Short exercise
Please reproduce the material below word for word, from the line that contains "Given what is" through the line that contains "4499 millimetres", both of those lines included.

Listing

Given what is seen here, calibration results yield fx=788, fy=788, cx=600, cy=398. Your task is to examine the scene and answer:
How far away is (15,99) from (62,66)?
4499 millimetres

---

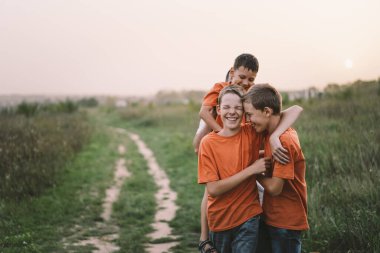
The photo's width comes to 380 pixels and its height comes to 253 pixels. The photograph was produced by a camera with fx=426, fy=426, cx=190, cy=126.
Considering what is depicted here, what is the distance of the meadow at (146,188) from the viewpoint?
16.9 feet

Output of the task
Given what is seen here, calibration results yield fx=788, fy=788, cx=600, cy=398. Your task is to examine the scene and answer:
How far away is (15,99) from (62,66)?
4499 millimetres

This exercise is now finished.